# atlas strong shoulder



## Trying not to break it (Jun 15, 2005)

hi everone,  this is a 1 pint atlas stroung shoulder pint.  lt aqua, base marked 1, A-B.  the lid also has atlas on it.  any information as to date or possible value would be appreciated.  thanks,  rhona


----------



## Andy4707 (Jun 15, 2005)

2002 Kovels bottle book, marks this jar as $1.00


----------



## Trying not to break it (Jun 18, 2005)

hi andy4707, thanks for the reply. is there any ideal on the date of this jar?   rhona


----------



## whiskeyman (Jun 19, 2005)

The Atlas E-Z Seal and Atlas Strong Shoulder jars: The Atlas E-Z Seal is a variation of the Lightning seal jar already described. The "Strong Shoulder" jar is a variation of the old shoulder seal mason jar.
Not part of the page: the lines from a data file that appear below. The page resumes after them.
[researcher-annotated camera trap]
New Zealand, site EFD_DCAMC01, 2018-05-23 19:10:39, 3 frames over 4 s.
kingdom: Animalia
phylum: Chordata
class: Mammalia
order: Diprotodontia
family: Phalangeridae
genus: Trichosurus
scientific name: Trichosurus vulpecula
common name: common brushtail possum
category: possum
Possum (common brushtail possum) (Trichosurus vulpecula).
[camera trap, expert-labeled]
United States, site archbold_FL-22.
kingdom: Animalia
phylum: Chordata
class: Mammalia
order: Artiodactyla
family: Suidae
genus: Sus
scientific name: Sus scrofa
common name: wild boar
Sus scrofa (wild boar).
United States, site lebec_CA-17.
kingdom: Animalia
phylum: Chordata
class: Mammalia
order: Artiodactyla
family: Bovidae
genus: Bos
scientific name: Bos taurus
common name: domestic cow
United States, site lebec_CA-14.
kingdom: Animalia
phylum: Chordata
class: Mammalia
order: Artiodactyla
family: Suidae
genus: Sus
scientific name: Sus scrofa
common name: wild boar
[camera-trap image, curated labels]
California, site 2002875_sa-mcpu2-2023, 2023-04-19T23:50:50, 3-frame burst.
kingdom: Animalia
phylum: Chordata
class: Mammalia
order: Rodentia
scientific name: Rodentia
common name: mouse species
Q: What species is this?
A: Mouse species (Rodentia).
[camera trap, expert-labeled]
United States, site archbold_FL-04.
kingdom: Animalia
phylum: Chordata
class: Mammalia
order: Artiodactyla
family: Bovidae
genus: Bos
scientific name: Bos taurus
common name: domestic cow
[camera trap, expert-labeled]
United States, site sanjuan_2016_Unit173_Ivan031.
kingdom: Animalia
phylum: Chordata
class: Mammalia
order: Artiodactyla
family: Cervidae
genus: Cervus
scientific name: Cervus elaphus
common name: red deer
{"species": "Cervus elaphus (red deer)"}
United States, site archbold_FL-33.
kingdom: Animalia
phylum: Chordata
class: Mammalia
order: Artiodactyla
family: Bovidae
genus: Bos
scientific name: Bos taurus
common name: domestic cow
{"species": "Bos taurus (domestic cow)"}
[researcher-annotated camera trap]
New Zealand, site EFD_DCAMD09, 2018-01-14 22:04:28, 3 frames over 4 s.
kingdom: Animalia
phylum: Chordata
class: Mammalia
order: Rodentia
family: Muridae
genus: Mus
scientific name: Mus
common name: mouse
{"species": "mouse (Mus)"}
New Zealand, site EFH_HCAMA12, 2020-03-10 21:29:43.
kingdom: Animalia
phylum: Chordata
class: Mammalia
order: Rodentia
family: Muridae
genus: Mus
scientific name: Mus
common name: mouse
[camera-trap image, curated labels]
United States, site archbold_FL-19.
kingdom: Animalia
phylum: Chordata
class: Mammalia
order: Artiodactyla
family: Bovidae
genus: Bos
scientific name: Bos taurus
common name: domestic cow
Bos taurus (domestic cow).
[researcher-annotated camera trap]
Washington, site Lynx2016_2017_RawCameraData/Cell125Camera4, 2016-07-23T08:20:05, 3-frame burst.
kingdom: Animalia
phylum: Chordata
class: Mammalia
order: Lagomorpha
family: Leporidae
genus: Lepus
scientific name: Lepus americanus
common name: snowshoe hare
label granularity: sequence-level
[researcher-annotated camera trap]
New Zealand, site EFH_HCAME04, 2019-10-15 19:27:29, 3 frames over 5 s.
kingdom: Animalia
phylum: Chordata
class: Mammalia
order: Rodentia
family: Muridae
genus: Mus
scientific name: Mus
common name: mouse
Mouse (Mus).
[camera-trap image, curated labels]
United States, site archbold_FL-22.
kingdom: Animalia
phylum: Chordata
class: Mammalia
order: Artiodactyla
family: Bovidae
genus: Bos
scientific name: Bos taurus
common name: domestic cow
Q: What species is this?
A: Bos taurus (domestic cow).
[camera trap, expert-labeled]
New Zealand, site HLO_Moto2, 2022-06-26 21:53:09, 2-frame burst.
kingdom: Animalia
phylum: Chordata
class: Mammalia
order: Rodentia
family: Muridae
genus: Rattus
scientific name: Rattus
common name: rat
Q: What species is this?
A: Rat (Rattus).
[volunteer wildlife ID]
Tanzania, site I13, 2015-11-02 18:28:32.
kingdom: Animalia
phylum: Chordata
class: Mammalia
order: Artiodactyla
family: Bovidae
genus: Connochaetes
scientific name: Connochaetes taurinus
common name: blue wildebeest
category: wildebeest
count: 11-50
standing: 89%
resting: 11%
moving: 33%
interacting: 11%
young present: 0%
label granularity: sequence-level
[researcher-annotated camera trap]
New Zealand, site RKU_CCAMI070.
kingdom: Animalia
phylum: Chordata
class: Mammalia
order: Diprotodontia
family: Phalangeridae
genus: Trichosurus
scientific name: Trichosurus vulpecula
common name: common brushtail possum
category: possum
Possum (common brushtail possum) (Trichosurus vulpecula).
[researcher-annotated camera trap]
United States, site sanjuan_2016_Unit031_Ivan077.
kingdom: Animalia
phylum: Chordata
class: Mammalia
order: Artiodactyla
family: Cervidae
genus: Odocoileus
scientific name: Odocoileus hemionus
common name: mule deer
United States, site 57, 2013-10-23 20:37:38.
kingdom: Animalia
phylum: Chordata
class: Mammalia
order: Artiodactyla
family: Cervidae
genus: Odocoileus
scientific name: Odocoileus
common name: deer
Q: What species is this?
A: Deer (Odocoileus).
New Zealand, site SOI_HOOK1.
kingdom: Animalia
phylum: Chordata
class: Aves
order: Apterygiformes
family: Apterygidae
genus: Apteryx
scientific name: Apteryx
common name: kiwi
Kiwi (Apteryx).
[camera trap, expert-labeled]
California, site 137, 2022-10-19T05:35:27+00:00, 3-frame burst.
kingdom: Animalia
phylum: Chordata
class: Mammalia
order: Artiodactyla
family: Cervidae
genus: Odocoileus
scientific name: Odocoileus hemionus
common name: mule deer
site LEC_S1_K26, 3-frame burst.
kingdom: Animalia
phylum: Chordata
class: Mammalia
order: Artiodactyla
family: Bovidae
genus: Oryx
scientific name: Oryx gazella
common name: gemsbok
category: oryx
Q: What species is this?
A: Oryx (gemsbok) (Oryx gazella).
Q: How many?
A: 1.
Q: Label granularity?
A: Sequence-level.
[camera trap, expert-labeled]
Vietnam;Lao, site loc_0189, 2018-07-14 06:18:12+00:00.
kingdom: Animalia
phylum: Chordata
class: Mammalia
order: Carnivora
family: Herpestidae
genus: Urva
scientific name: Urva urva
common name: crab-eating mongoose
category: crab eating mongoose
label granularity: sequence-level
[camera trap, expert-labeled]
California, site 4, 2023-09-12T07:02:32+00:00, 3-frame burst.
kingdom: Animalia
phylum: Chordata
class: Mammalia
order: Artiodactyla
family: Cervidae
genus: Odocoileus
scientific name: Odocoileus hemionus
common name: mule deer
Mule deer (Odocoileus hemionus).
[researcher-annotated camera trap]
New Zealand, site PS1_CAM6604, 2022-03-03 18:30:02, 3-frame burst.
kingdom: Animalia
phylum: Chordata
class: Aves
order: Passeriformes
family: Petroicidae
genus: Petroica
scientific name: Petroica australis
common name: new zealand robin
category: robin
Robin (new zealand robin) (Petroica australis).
However, this jar sealed on a raised lip to help keep the jar from cracking - a common problem with shoulder seal jars. This concept led to the term "Strong Shoulder" as used by the Atlas company for their jars. The Hazel-Atlas Glass Company, makers of the E-Z Seal and Strong Shoulder jars, was in business from the late 1800s until 1964. These two jars date from the 1920s. The Hazel-Atlas company specialized in producing fruit jars....(credit goes  to Dave Hinson.)


----------



## Trying not to break it (Jun 19, 2005)

hi whiskeyman,  thanks for the information. trying to organize my jars a little bit.   rhona


----------